"Ghosts" is a song by American rock band Mayday Parade. The song was released on August 27, 2013 as the lead single from their third studio album, Monsters in the Closet.

Background
On August 16, 2013, the band released the cover art for "Ghosts". On August 24, 2013, the group released a 30-second snippet of the track via Twitter. Bassist Jeremy Lenzo spoke about the meaning of the song stating, "This song has to do with your inner demons, and it portrays that in a literal sense by referring to them as ghosts and how they are always with you."

Composition
Written by members of the band and produced by Zack Odom and Kenneth Mount, the track runs at 76 BPM and is in the key of C major. Lead vocalist Derek Sander's range in the song spans from the notes G4 to A5.

Critical reception
"Ghosts" was met with generally positive reviews. The song was compared to Queen's "Bohemian Rhapsody". Luke O'Neil of MTV stated, "'Ghosts' is a pogo-worthy sprint for the bulk of its near 5 minutes, with call and response and gang vocals giving the track its charge of shout-along spirit." O'Neil complimented the groups work for their "next level of musical maturity."

----

| GOAL 1 |
For each statement below, say whether the song article agrees with it, answering yes or no and quoting the exact words from the article that settle it. (a) Zack Odom and Kenneth Mount produced the track. (b) The band shared a 60-second snippet of the track on Twitter. (c) The song is in the key of C major.
| GOAL 2 |
Go on writing the song article, starting right after its final sentence.
The items that follow have no connection to the song article.

| MATERIAL |
----

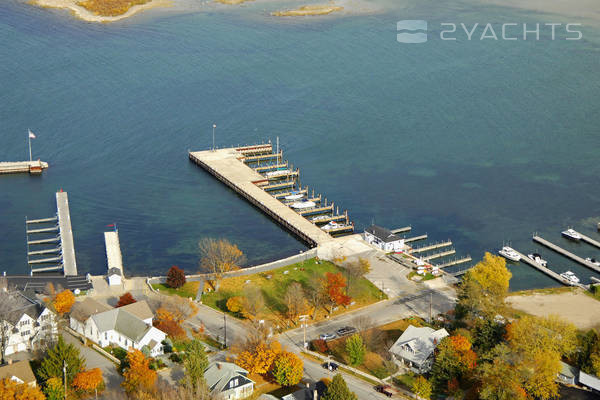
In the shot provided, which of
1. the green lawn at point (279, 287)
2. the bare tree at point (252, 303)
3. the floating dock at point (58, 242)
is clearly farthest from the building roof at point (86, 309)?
the floating dock at point (58, 242)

----

| TASK OUTPUT 1 |
(a) Yes: "produced by Zack Odom and Kenneth Mount"
(b) No: "released a 30-second snippet of the track via Twitter"
(c) Yes: "is in the key of C major"

| TASK OUTPUT 2 |
Music video
The music video for "Ghosts" premiered via Entertainment Tonight on November 15, 2013 and was directed by Brant Kantor. The video showcases the band performing in and exploring a haunted hotel. Yahoo! Movies described the video as a "pop-punk video with great production value and innovative concepts." The video is filled with elements of horror, fantasy and melodrama.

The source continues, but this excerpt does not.